With Brussels and Athens yet to begin formal talks on a third bailout deal, the monetary policy committee (MPC) said the eurozone could falter in the event of renewed infighting between Greece and its creditors.

 Uncertainty about the prospects for wage growth also held back the MPC from bringing forward a rates rise, according to minutes of its meeting this month. Instead, the MPC voted unanimously to maintain the base rate at 0.5%.

 The minutes said: “For all MPC members, the policy decision this month was clear cut.” For a number of policymakers, however, it was the threat posed by rising wages on the Bank’s inflation target of 2% and not just the “very material factor” of Greece’s debt standoff that influenced their vote to keep rates on hold.

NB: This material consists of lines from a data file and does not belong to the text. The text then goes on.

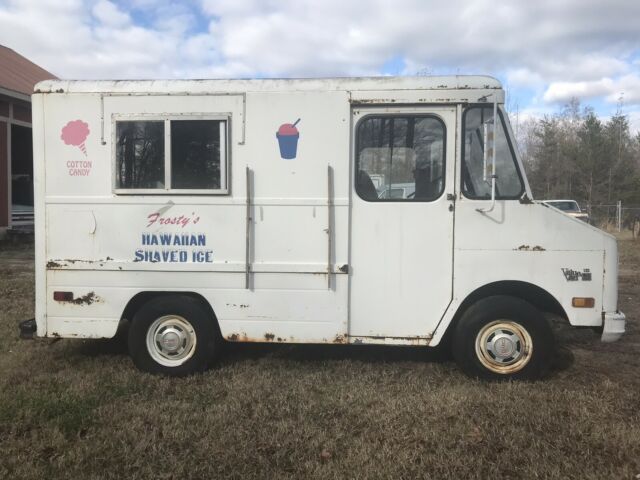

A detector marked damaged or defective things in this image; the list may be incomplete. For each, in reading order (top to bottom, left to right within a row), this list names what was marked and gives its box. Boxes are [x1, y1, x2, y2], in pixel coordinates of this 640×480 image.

rusty wheel arch [122, 292, 222, 338]
rusty wheel arch [440, 282, 568, 344]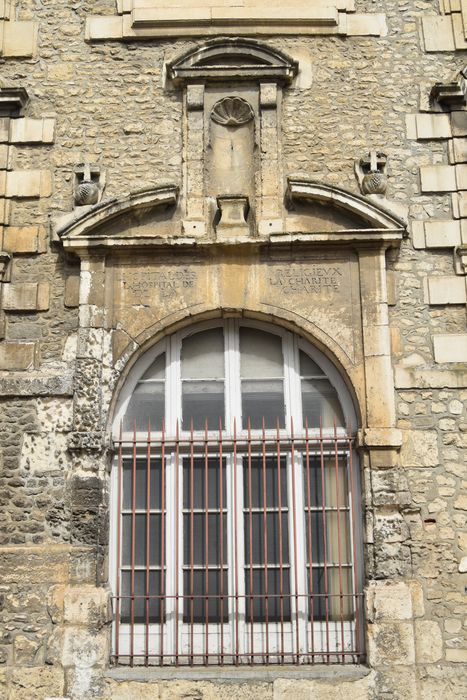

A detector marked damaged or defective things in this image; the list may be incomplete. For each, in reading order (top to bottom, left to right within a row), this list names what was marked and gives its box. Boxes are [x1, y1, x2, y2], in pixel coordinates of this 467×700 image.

broken pediment [168, 38, 300, 84]
broken pediment [54, 185, 180, 253]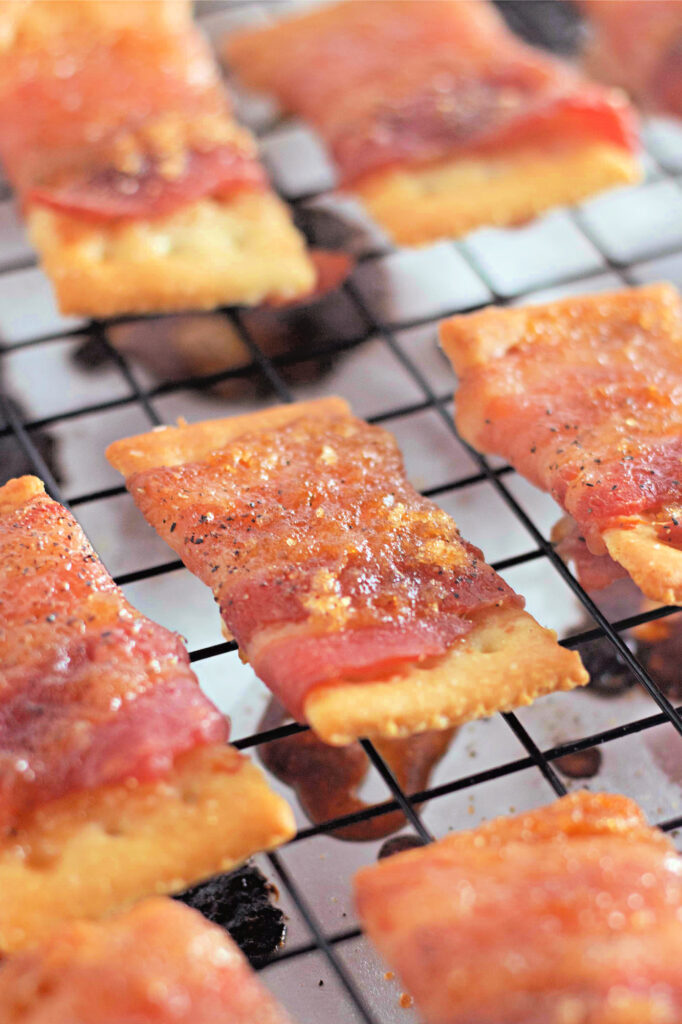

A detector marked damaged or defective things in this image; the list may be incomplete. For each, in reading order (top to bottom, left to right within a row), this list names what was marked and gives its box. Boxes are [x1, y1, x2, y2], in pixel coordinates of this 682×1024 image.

 “Absent that uncertainty, the decision between holding Bank rate at its current level versus a small increase was becoming more finely balanced,” the minutes said. The Bank of England governor, Mark Carney, argued last week that Britain would need to start raising interest rates to cool economic growth and prevent inflation heading above the 2% target.

 He said a rise in rates could come before Christmas if the trend for higher wages put pressure on prices after a period of zero inflation. The prospect of interest rates moving higher sent the pound up half a cent against the dollar to $1.56, while against the euro it gained 0.6% to €1.43, recovering most of the losses from earlier in the week.

 Chris Williamson, chief economist at financial data provide Markit, said Carney’s speech had already frightened growing numbers of consumers into believing they faced the prospect of higher inflation and an increase in mortgage costs by the spring of next year at the latest.

Citing Markit’s latest household finance index, which is based on a survey of 15,000 households, he said: “Households have already started to adjust to the reality of rate hikes drawing nearer, mentally at least. The survey showed one in three households expect the Bank to starting hiking in the next six months picked up to 34%, up from one in four in June.”

 The Bank’s chief economist, Andy Haldane, has voiced concern that a rate rise risks undermining the UK’s recovery when households also face a squeeze from higher prices.

 Wages increased by 3.2% in May while inflation was virtually flat, providing workers with the highest average wage increase since the financial crisis. But the central bank expects inflation to increase over the coming months and voiced concerns that the momentum would be maintained over the coming months, which increases the prospect of a rate hike.

 But Haldane appears to be a lone voice after another dove, David Miles, ditched his long-held resistance to higher rates in a speech where he argued it would be a “bad mistake” to delay for much longer.

 Some City analysts supported the view that a squeeze on manufacturers from the high pound and the UK’s weak recovery meant a rate hike still looks a long way off. Martin Back, UK economist at the EY Item Club, said: “Recent falls in the price of oil and energy could contribute to inflation falling into negative territory in the next few months.

 “Moreover, were the UK to be the first major economy to undertake rate ‘lift-off’, the already sizeable upward pressure on sterling could accelerate significantly, hitting exporters and undermining the prospect of inflation returning to the 2% target,.”

 Wednesday’s release of the minutes was the last that BoE will make separately to the announcement of its interest rate decisions. Starting with its rates announcement on 6 August, minutes will be published at the same time as policy decisions.